The Bible has two famous, very different "deathbed scenes".

One is at the deathbed of Jacob, who dies with his family around him. He gives each of his sons a description of their character, with advice on how to handle themselves in the future. That's how we expect a patriarch to act.

The other is the deathbed of King David, who uses his time to tell his son Solomon (who will succeed him as King) whom to reward, whom to punish, whom to kill. There is very little mercy, and lots of delayed vengeance. David is working at his job -- being King -- till the very end.

I suspect that your mother is dealing with her own death, in her own way. "Leave me alone, I'm working" may be her way of saying:

. . . "Dying is very important to me, and I don't want to be disturbed while I do it."

She's probably also very, very frightened.

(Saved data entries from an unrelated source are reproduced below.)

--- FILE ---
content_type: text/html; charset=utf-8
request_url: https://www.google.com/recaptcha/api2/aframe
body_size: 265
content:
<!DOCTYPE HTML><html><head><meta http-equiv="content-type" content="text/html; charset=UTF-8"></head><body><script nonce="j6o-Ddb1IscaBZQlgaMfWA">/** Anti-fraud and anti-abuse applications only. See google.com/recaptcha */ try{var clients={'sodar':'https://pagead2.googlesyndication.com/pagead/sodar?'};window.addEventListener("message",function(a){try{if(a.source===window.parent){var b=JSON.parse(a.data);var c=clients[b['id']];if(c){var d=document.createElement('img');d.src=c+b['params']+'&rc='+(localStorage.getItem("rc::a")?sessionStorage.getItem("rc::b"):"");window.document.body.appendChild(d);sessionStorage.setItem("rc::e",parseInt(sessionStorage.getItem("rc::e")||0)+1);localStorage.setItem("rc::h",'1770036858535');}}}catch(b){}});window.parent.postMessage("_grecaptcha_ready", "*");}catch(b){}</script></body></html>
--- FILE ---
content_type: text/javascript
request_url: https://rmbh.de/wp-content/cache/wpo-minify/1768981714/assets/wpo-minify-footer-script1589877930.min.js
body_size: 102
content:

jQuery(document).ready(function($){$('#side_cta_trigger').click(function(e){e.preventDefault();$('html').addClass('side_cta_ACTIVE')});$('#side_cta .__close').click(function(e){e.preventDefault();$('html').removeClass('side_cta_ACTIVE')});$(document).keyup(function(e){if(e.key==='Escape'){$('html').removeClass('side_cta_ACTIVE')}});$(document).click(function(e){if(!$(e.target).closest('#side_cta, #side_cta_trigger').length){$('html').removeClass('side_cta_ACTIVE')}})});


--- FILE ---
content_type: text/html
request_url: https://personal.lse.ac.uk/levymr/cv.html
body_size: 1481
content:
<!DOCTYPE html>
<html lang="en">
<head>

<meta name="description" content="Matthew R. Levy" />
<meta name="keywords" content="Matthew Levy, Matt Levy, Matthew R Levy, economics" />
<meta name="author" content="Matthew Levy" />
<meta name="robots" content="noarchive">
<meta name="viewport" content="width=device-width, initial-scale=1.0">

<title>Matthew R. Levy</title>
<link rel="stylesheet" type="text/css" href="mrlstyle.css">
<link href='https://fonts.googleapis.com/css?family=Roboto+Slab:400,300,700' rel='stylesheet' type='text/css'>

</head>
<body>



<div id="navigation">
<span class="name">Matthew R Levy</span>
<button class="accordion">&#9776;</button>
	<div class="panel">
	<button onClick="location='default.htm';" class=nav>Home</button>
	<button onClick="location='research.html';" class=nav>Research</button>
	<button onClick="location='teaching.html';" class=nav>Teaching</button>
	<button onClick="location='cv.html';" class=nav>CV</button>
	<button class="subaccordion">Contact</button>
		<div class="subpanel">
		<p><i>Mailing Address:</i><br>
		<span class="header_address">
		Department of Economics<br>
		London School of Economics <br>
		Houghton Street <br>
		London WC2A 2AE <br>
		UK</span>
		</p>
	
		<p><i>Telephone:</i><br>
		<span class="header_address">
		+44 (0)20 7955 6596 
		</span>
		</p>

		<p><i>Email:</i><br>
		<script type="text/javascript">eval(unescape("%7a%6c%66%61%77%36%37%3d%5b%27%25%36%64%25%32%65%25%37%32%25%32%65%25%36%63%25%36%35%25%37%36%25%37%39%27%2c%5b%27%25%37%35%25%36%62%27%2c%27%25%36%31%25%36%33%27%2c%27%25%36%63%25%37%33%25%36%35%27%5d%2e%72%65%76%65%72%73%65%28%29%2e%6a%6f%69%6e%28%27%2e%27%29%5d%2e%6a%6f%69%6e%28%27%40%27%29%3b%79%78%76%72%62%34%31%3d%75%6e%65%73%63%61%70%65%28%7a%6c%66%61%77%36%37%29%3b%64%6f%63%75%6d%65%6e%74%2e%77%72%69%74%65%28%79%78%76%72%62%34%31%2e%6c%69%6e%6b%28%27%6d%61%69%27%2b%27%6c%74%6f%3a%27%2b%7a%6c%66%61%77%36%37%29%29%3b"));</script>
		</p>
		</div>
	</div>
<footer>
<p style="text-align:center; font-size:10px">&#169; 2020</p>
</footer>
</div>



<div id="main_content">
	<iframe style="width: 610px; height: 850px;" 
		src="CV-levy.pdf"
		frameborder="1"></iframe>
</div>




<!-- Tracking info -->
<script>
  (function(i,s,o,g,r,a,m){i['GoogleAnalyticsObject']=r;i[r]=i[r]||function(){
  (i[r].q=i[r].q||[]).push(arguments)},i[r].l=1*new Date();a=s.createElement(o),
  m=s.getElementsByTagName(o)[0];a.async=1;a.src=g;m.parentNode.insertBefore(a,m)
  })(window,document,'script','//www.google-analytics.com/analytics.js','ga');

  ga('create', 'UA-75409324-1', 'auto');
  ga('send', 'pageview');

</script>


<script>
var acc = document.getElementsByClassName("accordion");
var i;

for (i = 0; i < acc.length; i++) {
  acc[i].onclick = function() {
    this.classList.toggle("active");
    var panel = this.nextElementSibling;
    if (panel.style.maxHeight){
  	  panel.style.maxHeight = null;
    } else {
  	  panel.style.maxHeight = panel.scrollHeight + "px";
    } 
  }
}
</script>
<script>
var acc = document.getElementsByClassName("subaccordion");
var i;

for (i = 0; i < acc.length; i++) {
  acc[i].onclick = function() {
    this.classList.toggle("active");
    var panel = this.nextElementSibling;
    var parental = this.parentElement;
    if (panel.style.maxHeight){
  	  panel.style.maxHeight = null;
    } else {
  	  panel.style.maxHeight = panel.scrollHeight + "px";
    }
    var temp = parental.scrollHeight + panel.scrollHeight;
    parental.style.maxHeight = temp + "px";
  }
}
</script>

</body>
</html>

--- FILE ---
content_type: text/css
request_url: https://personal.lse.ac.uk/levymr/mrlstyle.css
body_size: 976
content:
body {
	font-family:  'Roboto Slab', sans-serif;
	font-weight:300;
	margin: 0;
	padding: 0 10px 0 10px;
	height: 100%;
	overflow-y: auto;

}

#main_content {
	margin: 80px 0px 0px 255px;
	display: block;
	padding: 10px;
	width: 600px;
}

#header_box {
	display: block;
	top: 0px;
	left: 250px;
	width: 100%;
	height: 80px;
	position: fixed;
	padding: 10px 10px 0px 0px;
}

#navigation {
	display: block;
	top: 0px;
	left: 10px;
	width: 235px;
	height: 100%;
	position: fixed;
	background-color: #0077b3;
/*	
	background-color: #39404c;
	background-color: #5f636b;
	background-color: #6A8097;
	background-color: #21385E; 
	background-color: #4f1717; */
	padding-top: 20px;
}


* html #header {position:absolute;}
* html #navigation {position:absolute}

I don't think you can do much about that.

. Charles
elle29
220 Posts
I am so sorry you encountered this mean meltdown directed at you from your mum with cancer . But I learned it is not what we want when helping a loved one . Each person deals goes through stages emotionally with this in the way they feel they can tolerate .
And she sounds like she just wants to be supported for her decision being mature and the one with cancer . Some just want to work at what they know keeps them sane or,as long as they can . Otherwise we are pushing our expectations on them . Denying them their living and dyeing wishes . Roll with it or prepare what u can . Hope this helps in someway . Elle 29
CR25
4 Posts
She is currently is dealing with depression and anxiety. She needs a psychiatrist to help her solve all her mental health issues. It could be a side effect of her disease as well but from my opinion it is mostly depression. I am not sure if she is dealing with memory loss in that case it could be either dementia or alzheimer's.